Trump, in returning us to greatness, is killing our future


President Trump and his billionaire cabinet are turning away from clean energy, in the form of solar and wind, and returning to the old, dirty staples of oil and coal. In the meantime, China is embracing solar and wind and turning away from coal, which, besides contributing greenhouse gasses to climate change, has caused years of health damaging smog in Chinese cities. China will be investing $360 Billion over the next three years in renewable generation. America will invest how much?

Leaving aside the argument on climate change is the argument for jobs. China's investment is expected to produce 13 million jobs in the clean energy sector. How many jobs will be created by America turning back to coal? And keep in mind that most energy sector analysts believe that jobs in coal will not materialize because of the fall in the price of natural gas and the conversion of many old coal fired power plants to natural gas.

Let's assume that President Trump is pushing coal simply because he want to produce jobs for those coal miners and producers who have been put out of work by the moves away from coal, and not because he is pandering to the millionaire coal mine owners that want to extract more money from their past investments.
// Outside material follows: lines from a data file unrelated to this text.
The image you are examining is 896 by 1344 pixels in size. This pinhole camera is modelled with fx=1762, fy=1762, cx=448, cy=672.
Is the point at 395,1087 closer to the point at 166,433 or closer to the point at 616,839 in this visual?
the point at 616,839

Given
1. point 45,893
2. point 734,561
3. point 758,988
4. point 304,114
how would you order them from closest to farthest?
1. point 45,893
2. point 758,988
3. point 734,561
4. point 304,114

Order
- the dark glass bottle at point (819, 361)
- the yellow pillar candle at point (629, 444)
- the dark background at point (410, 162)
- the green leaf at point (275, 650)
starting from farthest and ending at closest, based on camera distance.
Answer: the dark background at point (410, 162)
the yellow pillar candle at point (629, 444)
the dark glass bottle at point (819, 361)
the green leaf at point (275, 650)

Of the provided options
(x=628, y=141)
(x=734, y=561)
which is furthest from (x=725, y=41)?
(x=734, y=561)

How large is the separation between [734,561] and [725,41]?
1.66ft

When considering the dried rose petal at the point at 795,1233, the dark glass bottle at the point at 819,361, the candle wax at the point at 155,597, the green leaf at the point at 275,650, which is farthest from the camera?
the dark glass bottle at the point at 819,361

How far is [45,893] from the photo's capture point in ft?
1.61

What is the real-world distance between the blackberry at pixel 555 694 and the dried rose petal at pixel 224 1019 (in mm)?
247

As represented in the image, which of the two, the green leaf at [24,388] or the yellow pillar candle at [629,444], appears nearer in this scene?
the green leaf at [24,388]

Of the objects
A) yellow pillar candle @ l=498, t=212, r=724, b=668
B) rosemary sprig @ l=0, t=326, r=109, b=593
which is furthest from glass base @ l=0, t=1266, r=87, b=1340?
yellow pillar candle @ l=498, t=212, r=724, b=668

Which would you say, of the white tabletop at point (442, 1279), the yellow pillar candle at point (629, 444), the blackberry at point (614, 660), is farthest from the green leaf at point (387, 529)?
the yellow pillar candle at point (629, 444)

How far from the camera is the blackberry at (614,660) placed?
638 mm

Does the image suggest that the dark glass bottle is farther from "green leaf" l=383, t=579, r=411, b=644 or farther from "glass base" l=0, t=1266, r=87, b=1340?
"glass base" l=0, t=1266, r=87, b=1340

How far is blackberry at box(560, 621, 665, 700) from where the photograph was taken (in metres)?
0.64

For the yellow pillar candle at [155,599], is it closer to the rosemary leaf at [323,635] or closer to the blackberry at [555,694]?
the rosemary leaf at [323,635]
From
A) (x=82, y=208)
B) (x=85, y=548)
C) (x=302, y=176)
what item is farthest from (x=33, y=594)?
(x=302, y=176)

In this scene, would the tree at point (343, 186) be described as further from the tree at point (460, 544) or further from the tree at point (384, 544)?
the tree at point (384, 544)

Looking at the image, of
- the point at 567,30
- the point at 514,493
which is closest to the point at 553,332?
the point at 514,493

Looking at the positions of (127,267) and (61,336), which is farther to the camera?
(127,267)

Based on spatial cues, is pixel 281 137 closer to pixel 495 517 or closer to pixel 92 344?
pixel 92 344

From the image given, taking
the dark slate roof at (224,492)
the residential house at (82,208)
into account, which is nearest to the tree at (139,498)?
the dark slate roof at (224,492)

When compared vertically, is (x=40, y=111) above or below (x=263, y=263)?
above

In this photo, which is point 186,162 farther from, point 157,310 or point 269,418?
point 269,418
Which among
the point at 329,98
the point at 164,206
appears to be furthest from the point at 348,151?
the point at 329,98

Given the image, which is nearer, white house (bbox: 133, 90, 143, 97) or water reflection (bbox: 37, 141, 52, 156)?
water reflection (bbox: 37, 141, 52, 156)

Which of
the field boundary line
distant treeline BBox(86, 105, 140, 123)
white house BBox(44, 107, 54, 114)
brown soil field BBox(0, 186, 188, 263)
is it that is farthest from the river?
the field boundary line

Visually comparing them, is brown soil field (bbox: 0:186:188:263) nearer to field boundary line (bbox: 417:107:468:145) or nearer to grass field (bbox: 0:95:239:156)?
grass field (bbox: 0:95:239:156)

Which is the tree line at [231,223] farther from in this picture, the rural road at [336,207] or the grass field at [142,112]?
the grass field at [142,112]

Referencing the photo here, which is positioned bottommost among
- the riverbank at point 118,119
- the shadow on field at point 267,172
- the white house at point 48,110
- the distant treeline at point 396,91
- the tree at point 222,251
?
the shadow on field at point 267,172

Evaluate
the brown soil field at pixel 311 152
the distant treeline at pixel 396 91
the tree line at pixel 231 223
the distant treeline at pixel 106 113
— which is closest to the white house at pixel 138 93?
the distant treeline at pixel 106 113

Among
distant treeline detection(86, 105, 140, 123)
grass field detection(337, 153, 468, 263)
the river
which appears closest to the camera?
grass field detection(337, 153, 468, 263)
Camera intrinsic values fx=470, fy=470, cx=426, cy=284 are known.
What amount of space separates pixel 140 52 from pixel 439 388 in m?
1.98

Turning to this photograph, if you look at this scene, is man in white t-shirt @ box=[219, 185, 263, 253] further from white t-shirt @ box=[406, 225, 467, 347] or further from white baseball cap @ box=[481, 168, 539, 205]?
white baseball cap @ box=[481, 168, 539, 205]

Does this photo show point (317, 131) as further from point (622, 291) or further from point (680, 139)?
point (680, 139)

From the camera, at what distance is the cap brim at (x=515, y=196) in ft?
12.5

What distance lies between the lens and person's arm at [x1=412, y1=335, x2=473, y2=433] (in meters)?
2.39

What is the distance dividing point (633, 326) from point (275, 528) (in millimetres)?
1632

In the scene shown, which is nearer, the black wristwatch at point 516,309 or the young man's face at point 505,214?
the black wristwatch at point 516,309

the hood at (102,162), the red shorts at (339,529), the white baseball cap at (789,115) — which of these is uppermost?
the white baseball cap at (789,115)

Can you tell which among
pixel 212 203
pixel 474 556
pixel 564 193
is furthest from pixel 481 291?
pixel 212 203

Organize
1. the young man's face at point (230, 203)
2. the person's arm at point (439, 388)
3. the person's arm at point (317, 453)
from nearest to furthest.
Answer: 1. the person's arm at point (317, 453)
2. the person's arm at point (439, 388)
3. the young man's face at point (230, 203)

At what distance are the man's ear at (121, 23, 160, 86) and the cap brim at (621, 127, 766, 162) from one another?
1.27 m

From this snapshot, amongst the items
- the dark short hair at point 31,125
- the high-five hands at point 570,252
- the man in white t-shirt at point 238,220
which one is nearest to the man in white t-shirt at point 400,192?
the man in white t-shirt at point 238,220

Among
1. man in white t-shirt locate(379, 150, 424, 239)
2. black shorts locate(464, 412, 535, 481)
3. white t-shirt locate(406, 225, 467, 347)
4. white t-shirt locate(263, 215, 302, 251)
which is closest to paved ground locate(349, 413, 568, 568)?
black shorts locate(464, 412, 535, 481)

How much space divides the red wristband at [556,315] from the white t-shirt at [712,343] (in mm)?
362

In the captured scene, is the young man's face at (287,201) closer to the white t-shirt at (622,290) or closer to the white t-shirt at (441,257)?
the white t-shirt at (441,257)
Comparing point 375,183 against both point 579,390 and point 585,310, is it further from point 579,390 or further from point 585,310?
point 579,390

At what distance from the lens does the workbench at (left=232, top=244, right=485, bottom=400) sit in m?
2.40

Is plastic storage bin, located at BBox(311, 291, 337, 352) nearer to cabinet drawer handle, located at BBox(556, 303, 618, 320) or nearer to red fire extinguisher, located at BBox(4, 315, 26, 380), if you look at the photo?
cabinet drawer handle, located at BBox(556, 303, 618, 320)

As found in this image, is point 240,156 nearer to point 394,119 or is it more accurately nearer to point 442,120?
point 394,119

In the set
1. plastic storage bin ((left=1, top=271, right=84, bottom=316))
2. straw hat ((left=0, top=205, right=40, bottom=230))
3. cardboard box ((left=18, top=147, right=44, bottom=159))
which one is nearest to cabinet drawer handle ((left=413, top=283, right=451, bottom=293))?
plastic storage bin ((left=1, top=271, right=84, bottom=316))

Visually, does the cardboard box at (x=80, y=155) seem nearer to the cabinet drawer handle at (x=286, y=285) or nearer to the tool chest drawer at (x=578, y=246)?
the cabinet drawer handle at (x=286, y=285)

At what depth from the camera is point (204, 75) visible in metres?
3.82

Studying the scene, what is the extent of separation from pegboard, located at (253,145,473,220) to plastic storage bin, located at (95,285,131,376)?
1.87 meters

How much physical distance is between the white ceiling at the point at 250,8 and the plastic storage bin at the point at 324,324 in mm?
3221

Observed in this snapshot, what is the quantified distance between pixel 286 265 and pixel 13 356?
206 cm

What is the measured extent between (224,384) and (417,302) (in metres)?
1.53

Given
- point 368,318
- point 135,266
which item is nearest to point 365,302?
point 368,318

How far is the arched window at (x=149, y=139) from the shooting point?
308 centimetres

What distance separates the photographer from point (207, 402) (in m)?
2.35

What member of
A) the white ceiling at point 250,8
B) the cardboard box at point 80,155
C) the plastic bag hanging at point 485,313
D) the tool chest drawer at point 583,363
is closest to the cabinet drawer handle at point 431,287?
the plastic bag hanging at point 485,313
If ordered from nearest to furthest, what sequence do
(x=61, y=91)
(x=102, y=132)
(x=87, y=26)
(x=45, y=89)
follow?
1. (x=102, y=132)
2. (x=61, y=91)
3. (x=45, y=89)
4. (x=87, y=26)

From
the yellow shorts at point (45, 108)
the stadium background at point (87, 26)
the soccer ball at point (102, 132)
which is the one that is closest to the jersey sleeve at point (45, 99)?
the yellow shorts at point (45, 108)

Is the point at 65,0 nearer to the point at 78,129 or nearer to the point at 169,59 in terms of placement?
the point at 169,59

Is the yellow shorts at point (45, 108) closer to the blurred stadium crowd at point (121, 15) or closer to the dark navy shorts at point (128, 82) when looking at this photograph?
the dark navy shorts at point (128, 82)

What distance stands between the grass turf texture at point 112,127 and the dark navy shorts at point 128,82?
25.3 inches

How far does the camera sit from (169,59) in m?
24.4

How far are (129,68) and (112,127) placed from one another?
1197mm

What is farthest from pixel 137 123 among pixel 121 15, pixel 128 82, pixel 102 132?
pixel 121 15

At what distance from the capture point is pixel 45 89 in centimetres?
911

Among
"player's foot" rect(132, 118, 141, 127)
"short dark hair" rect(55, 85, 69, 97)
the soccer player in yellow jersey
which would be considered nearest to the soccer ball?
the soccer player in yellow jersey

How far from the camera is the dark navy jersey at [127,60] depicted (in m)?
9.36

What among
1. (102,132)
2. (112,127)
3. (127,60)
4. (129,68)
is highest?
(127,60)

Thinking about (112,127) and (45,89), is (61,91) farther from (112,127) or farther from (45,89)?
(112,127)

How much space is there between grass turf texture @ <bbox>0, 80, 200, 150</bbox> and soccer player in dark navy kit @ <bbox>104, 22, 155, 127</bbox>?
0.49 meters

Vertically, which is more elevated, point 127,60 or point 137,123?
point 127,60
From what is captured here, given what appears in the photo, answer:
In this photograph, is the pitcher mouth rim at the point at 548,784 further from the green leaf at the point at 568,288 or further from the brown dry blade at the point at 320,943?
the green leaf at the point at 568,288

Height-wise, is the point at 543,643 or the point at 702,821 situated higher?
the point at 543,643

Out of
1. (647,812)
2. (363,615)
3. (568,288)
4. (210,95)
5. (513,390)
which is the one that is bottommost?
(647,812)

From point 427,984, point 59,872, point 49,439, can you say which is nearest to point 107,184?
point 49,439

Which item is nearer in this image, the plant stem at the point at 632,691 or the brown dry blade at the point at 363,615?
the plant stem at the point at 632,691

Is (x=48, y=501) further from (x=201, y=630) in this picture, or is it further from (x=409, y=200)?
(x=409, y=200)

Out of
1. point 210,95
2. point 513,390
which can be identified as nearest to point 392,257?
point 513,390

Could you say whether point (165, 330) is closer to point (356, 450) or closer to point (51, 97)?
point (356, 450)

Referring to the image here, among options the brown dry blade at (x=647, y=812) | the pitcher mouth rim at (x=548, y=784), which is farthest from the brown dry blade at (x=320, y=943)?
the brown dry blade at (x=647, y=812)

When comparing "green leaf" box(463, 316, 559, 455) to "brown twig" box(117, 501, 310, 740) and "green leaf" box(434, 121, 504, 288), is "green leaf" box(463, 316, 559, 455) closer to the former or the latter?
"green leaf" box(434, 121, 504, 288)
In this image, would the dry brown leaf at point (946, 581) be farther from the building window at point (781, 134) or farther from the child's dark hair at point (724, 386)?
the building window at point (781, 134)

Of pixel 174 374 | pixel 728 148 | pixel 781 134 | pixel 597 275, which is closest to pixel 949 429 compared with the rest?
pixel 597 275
Let's view it strictly as a job works issue.

America lags behind every other industrial country in providing resources to retrain and support workers hurt by economic changes, whatever their causes. Globalization has been of major benefit to Americans, in terms of product costs and trade. Globalization has impacted workers, but those workers have been further damaged by an absence of retraining programs or assistance to move to locations where jobs are available. This has been compounded by societal changes that have seen American workers less willing to change locations. In the 1930's to 1950's, during the Great Depression and World War II and Cold War, Americans were on the move, changing location to match the economy. Americans seem less likely, or less able, to travel to find new jobs.

In the area of energy generation, the rest of the world has recognized the need to change the sources of energy from fossil fuels to renewables. Even if you are less than 100% sure that coal and oil cause global warming, there is the fact that fossil fuels will someday run out. Renewables will not. Peak oil may be 20 years from now, 200 years from now, or already past. Regardless, wind and solar are forever. That alone should be a reason to continue the conversion from fossil fuels to renewables that every country on the globe has started.

But most important is the job question. That is, supposedly, why the President is pushing coal, to put those miners back to work. Why not invest in training those workers for the jobs of the future. Only America will want to continue with those old, polluting jobs and energy sources. Why aren't we, instead, concentrating on the jobs of the future, where everyone else is going?

Well, maybe it is about rewarding his billionaire capitalist friends, not returning those coal miners to work.